Reuters reported the administration sees the site as a counter to what it perceives as a stifling of conservative voices, particularly in Europe and Brazil. European bans on content such as hate speech and terrorist propaganda. Brazil in 2025 approved a law banning access by minors to sites hosting gambling or pornography.
The Trump administration has chaffed, in particular, at the European Digital Services Act, which governs how platforms handle illegal content. “The EU should be supporting free speech not attacking American companies over garbage,” U.S. Vice President JD Vance posted late last December a day ahead of the European Commission announcing a 120 million euro fine – slightly more than $140 million over DSA violations relating to transparency and the deceptive nature of X’s blue-check account verification system. Europe has continued to probe social media networks for over issues, including publication of non-consensual intimate and sexualized imagery of real people (see: Elon Musk’s AI Bot Snared in New Irish, European Probes).

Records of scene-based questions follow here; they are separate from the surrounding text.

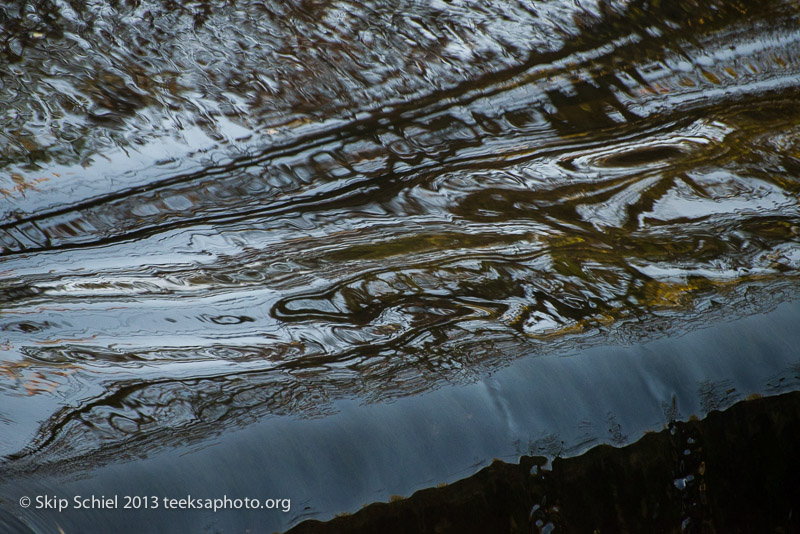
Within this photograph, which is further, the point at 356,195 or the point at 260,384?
the point at 356,195

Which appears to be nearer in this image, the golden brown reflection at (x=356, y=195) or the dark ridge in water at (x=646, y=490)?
the dark ridge in water at (x=646, y=490)

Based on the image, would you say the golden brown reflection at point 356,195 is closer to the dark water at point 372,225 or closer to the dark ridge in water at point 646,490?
the dark water at point 372,225

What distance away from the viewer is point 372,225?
1.56 metres

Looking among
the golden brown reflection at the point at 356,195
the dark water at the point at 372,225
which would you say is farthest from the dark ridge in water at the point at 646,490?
the golden brown reflection at the point at 356,195

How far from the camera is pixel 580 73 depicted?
6.54ft

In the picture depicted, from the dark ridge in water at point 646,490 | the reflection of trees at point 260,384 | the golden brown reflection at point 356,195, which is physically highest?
the golden brown reflection at point 356,195

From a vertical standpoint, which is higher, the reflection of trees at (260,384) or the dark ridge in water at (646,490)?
the reflection of trees at (260,384)

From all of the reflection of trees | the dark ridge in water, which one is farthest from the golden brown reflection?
the dark ridge in water

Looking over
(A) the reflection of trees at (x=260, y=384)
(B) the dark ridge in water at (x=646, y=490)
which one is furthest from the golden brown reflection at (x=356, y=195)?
(B) the dark ridge in water at (x=646, y=490)

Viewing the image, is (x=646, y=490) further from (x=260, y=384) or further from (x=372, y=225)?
(x=372, y=225)

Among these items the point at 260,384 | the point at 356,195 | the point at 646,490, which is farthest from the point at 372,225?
the point at 646,490

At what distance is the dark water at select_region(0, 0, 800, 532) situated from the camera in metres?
1.07

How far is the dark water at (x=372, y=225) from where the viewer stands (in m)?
1.07

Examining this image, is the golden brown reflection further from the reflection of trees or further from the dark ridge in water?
the dark ridge in water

The project is reportedly headed by Department of State Undersecretary for Public Diplomacy Sarah Rogers. The administration intended to unveil the site during the Munich Security Conference, which took place earlier this month, but delayed after departmental lawyers raised concerns, sources told Reuters. The White House and State Department did not immediately respond to requests for comment, but a State spokesperson contested Reuters reporting that legal concerns delayed the rollout, the news wire reported.
One source told Reuters that freedom.gov may feature a virtual private network to make user traffic appear as if it originated inside the United States. A VPN encrypts a user’s internet traffic, rerouting it through an intermediary server and masking the original IP address with one tied to a host network. The effect is to make a person browsing from a restricted country appear as if they are connecting from an entirely different jurisdiction.
It remains unclear when the platform will be launched and how the administration plans to secure the new system from potential attacks or breaches from foreign actors.